From 1fd002180e98d830da26f4593ce6bc7a838e2131 Mon Sep 17 00:00:00 2001
From: Matthew Honnibal <honnibal+gh@gmail.com>
Date: Tue, 29 Sep 2020 16:48:56 +0200
Subject: [PATCH] Allow more components to use labels

---
 spacy/pipeline/textcat.py            | 25 ++++++++++++-------------
 spacy/pipeline/transition_parser.pyx | 15 +++++++++------
 2 files changed, 21 insertions(+), 19 deletions(-)

diff --git a/spacy/pipeline/textcat.py b/spacy/pipeline/textcat.py
index 63b040333..d6dafa3f5 100644
--- a/spacy/pipeline/textcat.py
+++ b/spacy/pipeline/textcat.py
@@ -160,16 +160,12 @@ class TextCategorizer(Pipe):
         self.cfg["labels"] = tuple(value)
 
     @property
-    def label_data(self) -> Dict:
-        """RETURNS (Dict): Information about the component's labels.
+    def label_data(self) -> List[str]:
+        """RETURNS (List[str]): Information about the component's labels.
 
         DOCS: https://nightly.spacy.io/api/textcategorizer#labels
         """
-        return {
-            "labels": self.labels,
-            "positive": self.cfg["positive_label"],
-            "threshold": self.cfg["threshold"]
-        }
+        return self.labels
 
     def pipe(self, stream: Iterable[Doc], *, batch_size: int = 128) -> Iterator[Doc]:
         """Apply the pipe to a stream of documents. This usually happens under
@@ -354,6 +350,7 @@ class TextCategorizer(Pipe):
         get_examples: Callable[[], Iterable[Example]],
         *,
         nlp: Optional[Language] = None,
+        labels: Optional[Dict] = None
     ):
         """Initialize the pipe for training, using a representative set
         of data examples.
@@ -365,12 +362,14 @@ class TextCategorizer(Pipe):
         DOCS: https://nightly.spacy.io/api/textcategorizer#initialize
         """
         self._ensure_examples(get_examples)
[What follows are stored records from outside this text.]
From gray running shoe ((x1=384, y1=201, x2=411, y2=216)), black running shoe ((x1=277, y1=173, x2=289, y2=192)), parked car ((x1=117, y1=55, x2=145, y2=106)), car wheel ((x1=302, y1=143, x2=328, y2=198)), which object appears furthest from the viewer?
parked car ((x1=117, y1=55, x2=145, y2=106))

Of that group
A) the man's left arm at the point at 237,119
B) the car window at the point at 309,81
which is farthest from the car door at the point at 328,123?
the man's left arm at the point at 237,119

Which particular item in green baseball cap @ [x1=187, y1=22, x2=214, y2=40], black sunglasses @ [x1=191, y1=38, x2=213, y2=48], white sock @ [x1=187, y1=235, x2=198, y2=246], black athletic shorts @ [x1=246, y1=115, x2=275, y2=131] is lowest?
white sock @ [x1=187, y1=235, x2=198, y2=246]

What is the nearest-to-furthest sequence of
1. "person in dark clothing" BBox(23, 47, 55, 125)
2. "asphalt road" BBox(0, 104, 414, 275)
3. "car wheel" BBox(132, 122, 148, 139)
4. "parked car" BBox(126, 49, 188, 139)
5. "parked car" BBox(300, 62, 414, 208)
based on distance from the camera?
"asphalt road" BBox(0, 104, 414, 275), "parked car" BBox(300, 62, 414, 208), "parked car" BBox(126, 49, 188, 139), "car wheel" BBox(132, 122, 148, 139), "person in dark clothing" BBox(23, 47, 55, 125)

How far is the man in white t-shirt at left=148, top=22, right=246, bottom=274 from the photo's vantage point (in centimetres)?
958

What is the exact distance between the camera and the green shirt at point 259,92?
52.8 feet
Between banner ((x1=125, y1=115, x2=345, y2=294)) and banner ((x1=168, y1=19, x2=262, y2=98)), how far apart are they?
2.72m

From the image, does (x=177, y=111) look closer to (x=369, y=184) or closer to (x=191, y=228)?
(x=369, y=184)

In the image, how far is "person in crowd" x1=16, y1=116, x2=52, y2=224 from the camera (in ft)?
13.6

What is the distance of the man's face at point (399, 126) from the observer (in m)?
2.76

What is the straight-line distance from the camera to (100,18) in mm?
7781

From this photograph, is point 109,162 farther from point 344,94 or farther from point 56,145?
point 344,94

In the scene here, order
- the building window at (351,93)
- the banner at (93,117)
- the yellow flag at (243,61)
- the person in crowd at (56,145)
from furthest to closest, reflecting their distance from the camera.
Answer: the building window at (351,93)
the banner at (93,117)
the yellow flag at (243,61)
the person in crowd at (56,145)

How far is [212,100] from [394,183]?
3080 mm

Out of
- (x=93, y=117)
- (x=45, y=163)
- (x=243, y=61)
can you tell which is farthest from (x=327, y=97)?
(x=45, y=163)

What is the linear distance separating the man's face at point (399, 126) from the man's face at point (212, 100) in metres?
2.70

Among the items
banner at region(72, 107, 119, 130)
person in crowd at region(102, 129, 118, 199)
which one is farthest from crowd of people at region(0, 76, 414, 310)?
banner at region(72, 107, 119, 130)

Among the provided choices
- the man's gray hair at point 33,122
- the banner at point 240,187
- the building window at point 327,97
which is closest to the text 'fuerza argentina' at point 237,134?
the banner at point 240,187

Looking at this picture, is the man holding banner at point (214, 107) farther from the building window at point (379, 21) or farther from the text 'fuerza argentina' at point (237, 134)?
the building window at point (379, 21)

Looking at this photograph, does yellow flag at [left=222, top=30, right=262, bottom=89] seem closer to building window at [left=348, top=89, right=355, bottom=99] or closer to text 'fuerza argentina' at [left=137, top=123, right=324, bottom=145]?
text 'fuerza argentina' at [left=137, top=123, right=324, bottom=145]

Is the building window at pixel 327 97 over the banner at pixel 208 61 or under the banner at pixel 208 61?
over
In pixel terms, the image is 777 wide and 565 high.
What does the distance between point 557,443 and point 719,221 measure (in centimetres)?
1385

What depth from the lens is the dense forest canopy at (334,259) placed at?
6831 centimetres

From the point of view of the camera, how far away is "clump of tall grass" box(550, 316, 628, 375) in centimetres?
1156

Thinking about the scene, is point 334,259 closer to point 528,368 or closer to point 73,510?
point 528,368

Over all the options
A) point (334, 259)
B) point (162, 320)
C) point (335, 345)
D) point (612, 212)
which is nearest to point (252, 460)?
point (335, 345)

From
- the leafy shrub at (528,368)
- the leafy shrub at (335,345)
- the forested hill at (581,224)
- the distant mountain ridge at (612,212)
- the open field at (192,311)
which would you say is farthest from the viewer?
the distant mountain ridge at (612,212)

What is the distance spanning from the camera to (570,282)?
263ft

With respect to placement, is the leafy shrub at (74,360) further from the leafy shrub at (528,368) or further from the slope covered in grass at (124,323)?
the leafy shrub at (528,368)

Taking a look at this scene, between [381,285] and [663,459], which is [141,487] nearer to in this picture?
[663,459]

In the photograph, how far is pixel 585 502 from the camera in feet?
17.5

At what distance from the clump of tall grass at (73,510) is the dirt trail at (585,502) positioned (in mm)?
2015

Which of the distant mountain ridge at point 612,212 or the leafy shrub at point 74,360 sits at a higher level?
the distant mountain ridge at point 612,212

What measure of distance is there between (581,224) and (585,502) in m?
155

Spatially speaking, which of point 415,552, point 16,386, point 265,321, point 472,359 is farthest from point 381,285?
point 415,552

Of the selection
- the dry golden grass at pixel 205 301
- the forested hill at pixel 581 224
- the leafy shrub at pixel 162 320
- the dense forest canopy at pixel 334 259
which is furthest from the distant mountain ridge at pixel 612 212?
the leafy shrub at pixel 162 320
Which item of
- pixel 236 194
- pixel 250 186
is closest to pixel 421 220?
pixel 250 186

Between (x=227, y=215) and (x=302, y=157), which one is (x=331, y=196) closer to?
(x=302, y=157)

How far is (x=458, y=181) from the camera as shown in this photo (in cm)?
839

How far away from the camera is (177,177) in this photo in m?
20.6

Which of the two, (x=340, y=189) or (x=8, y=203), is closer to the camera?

-        subbatch = []  # Select a subbatch of examples to initialize the model
-        for example in islice(get_examples(), 10):
-            if len(subbatch) < 2:
-                subbatch.append(example)
-            for cat in example.y.cats:
-                self.add_label(cat)
+        if labels is None:
+            for example in get_examples():
+                for cat in example.y.cats:
+                    self.add_label(cat)
+        else:
+            for label in labels:
+                self.add_label(label)
+        subbatch = list(islice(get_examples(), 10))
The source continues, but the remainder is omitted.